What is needed: Nothing in the records should change; write them all out again.

Records for processing:
-----

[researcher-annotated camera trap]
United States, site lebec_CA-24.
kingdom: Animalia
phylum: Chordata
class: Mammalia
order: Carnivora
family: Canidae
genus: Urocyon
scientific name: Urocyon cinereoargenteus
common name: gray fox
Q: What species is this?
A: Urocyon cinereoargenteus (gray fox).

-----

Task response:
[researcher-annotated camera trap]
United States, site lebec_CA-24.
kingdom: Animalia
phylum: Chordata
class: Mammalia
order: Carnivora
family: Canidae
genus: Urocyon
scientific name: Urocyon cinereoargenteus
common name: gray fox
Q: What species is this?
A: Urocyon cinereoargenteus (gray fox).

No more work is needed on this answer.